State-sponsored exit polls released just two hours after voting began indicated that Aleksander Lukashenko, the hardliner who has ruled the former Soviet republic of Belarus since 1994, had won more than 80 per cent of the vote on a turnout above 80 per cent.

In contrast, his closest rival, the main opposition leader, Aleksander Milinkevic, was forecast to have won just 3 or 4 per cent of the vote. A defiant Mr Milinkevic said the opposition would not recognise the result, called on his supporters to protest peacefully on the streets, and demanded a re-run. "We will not recognise them and nor will democratic countries. This is already clear," he told reporters.

"People will laugh at those figures. In Poland people began laughing at the Communist authorities, and this is when Solidarity won. We are getting there," he said. "I wouldn't be surprised if someone allowed himself to claim 120 per cent."

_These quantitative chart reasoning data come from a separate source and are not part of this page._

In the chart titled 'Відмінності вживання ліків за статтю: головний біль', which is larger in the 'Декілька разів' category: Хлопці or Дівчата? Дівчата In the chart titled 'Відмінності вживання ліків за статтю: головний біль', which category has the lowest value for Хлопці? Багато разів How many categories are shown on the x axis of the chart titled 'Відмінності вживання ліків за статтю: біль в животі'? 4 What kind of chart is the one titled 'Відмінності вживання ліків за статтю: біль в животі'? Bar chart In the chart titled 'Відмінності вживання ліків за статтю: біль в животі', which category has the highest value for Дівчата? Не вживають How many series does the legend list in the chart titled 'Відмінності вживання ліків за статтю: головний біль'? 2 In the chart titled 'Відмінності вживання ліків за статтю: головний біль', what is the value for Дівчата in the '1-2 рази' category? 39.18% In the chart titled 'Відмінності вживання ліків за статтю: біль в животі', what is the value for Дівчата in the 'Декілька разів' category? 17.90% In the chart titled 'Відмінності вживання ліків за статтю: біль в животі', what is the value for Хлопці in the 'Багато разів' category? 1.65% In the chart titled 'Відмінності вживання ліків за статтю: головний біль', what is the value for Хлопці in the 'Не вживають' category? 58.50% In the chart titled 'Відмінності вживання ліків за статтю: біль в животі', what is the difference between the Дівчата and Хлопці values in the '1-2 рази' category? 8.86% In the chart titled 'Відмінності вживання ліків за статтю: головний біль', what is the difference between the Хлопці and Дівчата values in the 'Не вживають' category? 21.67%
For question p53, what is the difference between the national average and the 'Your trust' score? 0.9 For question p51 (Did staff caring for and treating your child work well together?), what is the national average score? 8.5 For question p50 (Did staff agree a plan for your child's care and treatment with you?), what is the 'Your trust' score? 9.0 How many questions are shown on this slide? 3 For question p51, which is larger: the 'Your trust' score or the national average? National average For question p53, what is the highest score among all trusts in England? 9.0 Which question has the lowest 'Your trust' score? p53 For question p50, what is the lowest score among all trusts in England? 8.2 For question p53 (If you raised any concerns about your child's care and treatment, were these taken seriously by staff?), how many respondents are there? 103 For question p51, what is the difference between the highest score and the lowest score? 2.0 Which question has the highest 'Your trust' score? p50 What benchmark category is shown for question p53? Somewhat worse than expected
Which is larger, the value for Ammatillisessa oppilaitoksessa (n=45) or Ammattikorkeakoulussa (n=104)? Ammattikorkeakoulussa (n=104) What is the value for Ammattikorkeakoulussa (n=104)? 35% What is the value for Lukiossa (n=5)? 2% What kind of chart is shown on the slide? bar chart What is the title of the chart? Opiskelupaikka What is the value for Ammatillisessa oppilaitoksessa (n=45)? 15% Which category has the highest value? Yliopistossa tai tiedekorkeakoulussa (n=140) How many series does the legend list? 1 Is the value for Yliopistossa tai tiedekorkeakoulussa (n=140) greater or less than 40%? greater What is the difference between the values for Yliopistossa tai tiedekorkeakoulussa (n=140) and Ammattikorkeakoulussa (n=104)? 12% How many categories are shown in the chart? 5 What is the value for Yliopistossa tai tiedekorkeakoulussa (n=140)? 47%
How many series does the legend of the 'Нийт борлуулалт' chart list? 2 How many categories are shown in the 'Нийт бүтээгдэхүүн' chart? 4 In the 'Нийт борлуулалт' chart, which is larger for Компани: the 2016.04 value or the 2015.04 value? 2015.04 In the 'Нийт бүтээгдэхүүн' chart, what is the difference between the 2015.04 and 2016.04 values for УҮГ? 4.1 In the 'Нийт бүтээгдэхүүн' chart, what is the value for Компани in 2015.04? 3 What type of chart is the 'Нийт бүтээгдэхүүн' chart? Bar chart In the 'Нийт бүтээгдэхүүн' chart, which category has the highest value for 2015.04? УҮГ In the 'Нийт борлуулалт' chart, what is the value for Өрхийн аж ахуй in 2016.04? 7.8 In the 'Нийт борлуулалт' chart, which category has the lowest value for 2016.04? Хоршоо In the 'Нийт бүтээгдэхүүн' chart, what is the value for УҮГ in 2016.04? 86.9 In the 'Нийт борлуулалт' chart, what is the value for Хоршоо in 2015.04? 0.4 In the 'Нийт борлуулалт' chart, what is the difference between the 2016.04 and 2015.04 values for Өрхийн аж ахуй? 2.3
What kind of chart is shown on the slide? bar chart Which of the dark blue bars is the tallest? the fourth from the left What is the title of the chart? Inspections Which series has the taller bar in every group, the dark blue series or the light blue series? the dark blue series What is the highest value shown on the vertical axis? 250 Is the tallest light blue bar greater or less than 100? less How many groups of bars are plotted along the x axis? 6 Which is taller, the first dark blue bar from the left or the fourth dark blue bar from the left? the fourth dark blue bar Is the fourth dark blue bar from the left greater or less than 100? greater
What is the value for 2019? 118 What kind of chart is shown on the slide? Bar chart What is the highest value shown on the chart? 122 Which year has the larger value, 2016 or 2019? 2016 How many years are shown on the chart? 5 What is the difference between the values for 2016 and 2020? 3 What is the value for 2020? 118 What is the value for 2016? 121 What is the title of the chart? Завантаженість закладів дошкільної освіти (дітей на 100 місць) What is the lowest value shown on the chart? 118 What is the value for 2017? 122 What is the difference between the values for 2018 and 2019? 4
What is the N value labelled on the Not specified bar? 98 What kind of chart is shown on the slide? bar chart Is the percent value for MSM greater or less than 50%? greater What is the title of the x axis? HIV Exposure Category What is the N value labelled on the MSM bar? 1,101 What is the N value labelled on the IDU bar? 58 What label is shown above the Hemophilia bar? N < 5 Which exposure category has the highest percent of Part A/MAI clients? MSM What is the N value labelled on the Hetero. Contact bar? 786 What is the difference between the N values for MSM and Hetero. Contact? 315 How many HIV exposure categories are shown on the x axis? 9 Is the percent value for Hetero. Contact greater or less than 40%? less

Several thousand opposition supporters filled central Minsk last night chanting Mr Milinkevic's name along with "Long live Belarus!" booing at a giant screen broadcasting fawning state coverage of the poll.

If and when confirmed, the results will hand Mr Lukashenko, 51, a fresh five-year mandate to govern Belarus, a country of 10 million people, making him Europe's longest-serving leader.

His opponents were starved of publicity, hundreds of opposition activists were arrested on spurious charges, one of the rival candidates was physically beaten, and state media plugged just one candidate: Mr Lukashenko.

Yesterday the former prison guard shrugged off criticism from America which has labelled his country "an outpost of tyranny", denouncing President George Bush as "terrorist number one on the planet".

"The Belarussian people are masters in their own country. As for sweeping accusations, I've been hearing them for 10 years. I've already got used to them."

State television broadcast footage of domestic and foreign Belarus-friendly election observers saying that the poll had been flawlessly fair, while police said they had not recorded even one crime, let alone an election-related incident.

Members of the public interviewed spoke of the holiday atmosphere and of the peaceful nature of voting, helpfully reinforcing Mr Lukashenko's boast that he has brought unprecedented stability to Belarus in an uncertain post-Soviet world.

Tension was high as opposition supporters continued to rally. Many roads and businesses in the centre of Minsk were closed, and policemen and security officials were conspicuously numerous. Locals were told to stay off the streets for fear of violence.

A long convoy of military trucks headed into the city centre and policemen could be seen pulling over buses packed with what looked like opposition supporters on the city's outskirts.

Belarus is run very much like the USSR. More than 80 per cent of the economy is state-controlled, the feared secret service is still called the KGB, and state television churns out a diet of anti-Western rhetoric.

Though the Russian President, Vladimir Putin, displays little personal warmth towards Mr Lukashenko, Moscow in effect props up his regime and guarantees Minsk's loyalty by selling it billions of dollars of subsidised oil and gas every year.